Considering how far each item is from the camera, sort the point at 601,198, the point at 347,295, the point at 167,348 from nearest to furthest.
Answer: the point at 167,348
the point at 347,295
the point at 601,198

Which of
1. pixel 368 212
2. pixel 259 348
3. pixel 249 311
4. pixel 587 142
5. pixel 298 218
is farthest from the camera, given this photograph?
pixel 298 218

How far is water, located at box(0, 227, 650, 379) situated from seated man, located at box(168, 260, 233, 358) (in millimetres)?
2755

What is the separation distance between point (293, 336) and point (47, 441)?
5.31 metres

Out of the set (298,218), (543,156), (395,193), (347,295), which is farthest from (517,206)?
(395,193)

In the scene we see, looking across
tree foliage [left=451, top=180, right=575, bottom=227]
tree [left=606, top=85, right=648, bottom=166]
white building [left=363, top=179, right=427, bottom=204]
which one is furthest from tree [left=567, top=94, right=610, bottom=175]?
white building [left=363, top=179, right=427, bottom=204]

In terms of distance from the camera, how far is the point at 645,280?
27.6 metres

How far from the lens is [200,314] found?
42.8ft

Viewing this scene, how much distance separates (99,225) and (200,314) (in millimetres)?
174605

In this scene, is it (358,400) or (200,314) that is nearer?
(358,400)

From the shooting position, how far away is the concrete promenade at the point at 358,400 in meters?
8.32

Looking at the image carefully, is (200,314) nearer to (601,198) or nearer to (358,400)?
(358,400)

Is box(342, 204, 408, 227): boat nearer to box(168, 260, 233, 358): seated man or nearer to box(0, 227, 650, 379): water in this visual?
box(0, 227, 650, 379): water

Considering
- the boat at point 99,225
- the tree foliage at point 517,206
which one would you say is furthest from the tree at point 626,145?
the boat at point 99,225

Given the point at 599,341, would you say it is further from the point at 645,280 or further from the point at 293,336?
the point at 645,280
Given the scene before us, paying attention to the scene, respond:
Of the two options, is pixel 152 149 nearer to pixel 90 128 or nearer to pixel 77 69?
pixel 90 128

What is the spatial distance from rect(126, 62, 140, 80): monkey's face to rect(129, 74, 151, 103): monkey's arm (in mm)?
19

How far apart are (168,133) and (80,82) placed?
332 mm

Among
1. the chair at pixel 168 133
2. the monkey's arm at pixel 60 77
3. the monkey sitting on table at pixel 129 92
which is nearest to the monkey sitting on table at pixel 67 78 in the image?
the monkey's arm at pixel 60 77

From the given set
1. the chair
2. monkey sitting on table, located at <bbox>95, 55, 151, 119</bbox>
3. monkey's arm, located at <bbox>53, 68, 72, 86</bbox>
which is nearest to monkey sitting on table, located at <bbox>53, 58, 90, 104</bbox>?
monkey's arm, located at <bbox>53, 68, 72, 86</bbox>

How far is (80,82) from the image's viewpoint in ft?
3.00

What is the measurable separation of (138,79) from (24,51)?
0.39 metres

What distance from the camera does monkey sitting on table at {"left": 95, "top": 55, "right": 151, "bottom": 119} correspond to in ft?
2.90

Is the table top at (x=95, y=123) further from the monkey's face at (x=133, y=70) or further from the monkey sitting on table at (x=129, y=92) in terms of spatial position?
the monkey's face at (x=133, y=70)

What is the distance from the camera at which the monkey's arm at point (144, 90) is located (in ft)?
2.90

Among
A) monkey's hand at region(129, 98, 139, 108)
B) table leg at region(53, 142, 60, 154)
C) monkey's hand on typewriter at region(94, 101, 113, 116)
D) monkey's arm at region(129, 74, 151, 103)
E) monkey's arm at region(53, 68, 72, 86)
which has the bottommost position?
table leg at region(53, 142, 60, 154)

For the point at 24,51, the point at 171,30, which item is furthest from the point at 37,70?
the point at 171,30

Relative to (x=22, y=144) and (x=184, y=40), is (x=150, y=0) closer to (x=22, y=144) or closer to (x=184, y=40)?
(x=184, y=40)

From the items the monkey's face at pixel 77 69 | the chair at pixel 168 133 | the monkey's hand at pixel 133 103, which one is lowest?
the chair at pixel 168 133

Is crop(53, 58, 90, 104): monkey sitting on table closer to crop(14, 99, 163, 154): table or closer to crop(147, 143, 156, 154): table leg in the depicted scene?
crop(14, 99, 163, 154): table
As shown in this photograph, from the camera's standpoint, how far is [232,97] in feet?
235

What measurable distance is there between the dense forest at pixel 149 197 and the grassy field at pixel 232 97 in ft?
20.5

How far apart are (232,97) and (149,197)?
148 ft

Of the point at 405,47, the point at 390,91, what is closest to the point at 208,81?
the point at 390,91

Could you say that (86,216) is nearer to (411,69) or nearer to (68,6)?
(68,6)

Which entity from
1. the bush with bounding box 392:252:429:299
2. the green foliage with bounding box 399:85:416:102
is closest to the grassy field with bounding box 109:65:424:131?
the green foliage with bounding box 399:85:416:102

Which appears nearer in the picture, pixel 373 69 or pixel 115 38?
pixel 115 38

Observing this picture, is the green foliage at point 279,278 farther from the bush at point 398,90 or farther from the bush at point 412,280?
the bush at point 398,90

..........

■ EXERCISE OBJECTIVE
Copy out all the rows above word for word.

■ FULL RESPONSE
Considering how far each item is from the camera, sort the point at 601,198, the point at 347,295, the point at 167,348 from nearest to furthest.
Answer: the point at 167,348
the point at 347,295
the point at 601,198

Which of
1. pixel 368 212
2. pixel 259 348
3. pixel 249 311
4. pixel 587 142
5. pixel 298 218
is farthest from the camera, given this photograph?
pixel 298 218

How far is water, located at box(0, 227, 650, 379) situated from seated man, located at box(168, 260, 233, 358) (in millimetres)?
2755

What is the separation distance between point (293, 336) and point (47, 441)?
5.31 metres

Out of the set (298,218), (543,156), (395,193), (347,295), which is farthest from (517,206)?
(395,193)

In the scene we see, looking across
tree foliage [left=451, top=180, right=575, bottom=227]
tree [left=606, top=85, right=648, bottom=166]
white building [left=363, top=179, right=427, bottom=204]
which one is furthest from tree [left=567, top=94, right=610, bottom=175]?
white building [left=363, top=179, right=427, bottom=204]

In terms of distance from the camera, how far is the point at 645,280?
27.6 metres

How far from the lens is [200,314] found?
42.8ft

Viewing this scene, how much distance separates (99,225) and (200,314) (in millimetres)?
174605

In this scene, is it (358,400) or (200,314) that is nearer?
(358,400)

From the shooting position, how far away is the concrete promenade at the point at 358,400 in meters?
8.32

Looking at the image carefully, is (200,314) nearer to (601,198) or nearer to (358,400)?
(358,400)

Is box(342, 204, 408, 227): boat nearer to box(168, 260, 233, 358): seated man or nearer to box(0, 227, 650, 379): water in this visual?
box(0, 227, 650, 379): water

Considering
- the boat at point 99,225
- the tree foliage at point 517,206
which one would you say is furthest from the tree at point 626,145?
the boat at point 99,225

Given the point at 599,341, would you say it is further from the point at 645,280 or further from the point at 293,336?
the point at 645,280
Given the scene before us, paying attention to the scene, respond:
Of the two options, is pixel 152 149 nearer to pixel 90 128 or nearer to pixel 77 69?
pixel 90 128

What is the spatial distance from rect(126, 62, 140, 80): monkey's face to rect(129, 74, 151, 103): monkey's arm (in mm)?
19

How far apart are (168,133) and (80,82) placed?
332 mm

Among
1. the chair at pixel 168 133
2. the monkey's arm at pixel 60 77
3. the monkey sitting on table at pixel 129 92
which is nearest to the monkey sitting on table at pixel 67 78 in the image?
the monkey's arm at pixel 60 77

From the given set
1. the chair
2. monkey sitting on table, located at <bbox>95, 55, 151, 119</bbox>
3. monkey's arm, located at <bbox>53, 68, 72, 86</bbox>
which is nearest to monkey sitting on table, located at <bbox>53, 58, 90, 104</bbox>?
monkey's arm, located at <bbox>53, 68, 72, 86</bbox>

How far is (80,82) from the image's viewpoint in ft?
3.00

What is the measurable separation of (138,79) from (24,51)?
0.39 metres

What distance from the camera does monkey sitting on table at {"left": 95, "top": 55, "right": 151, "bottom": 119} correspond to in ft?
2.90

Is the table top at (x=95, y=123) further from the monkey's face at (x=133, y=70) or further from the monkey sitting on table at (x=129, y=92) in terms of spatial position?
the monkey's face at (x=133, y=70)

What is the distance from the camera at which the monkey's arm at point (144, 90) is located (in ft)?
2.90

Among
A) monkey's hand at region(129, 98, 139, 108)
B) table leg at region(53, 142, 60, 154)
C) monkey's hand on typewriter at region(94, 101, 113, 116)
D) monkey's arm at region(129, 74, 151, 103)
E) monkey's arm at region(53, 68, 72, 86)
which has the bottommost position?
table leg at region(53, 142, 60, 154)

For the point at 24,51, the point at 171,30, which item is furthest from the point at 37,70?
the point at 171,30

Relative to (x=22, y=144) and (x=184, y=40), is (x=150, y=0) closer to (x=22, y=144) or closer to (x=184, y=40)?
(x=184, y=40)

From the items the monkey's face at pixel 77 69 | the chair at pixel 168 133 | the monkey's hand at pixel 133 103, which one is lowest?
the chair at pixel 168 133

Is crop(53, 58, 90, 104): monkey sitting on table closer to crop(14, 99, 163, 154): table or closer to crop(147, 143, 156, 154): table leg in the depicted scene?
crop(14, 99, 163, 154): table
As shown in this photograph, from the camera's standpoint, how far is [232,97] in feet?
235

What measurable distance is there between the dense forest at pixel 149 197 and the grassy field at pixel 232 97 in ft?
20.5

How far apart are (232,97) and (149,197)?
148 ft

Of the point at 405,47, the point at 390,91, what is closest to the point at 208,81?
the point at 390,91

Could you say that (86,216) is nearer to (411,69) or nearer to (68,6)?
(68,6)

Which entity from
1. the bush with bounding box 392:252:429:299
2. the green foliage with bounding box 399:85:416:102
is closest to the grassy field with bounding box 109:65:424:131?
the green foliage with bounding box 399:85:416:102

Which appears nearer in the picture, pixel 373 69 or pixel 115 38?
pixel 115 38

Observing this picture, is the green foliage at point 279,278 farther from the bush at point 398,90 or farther from the bush at point 412,280?
the bush at point 398,90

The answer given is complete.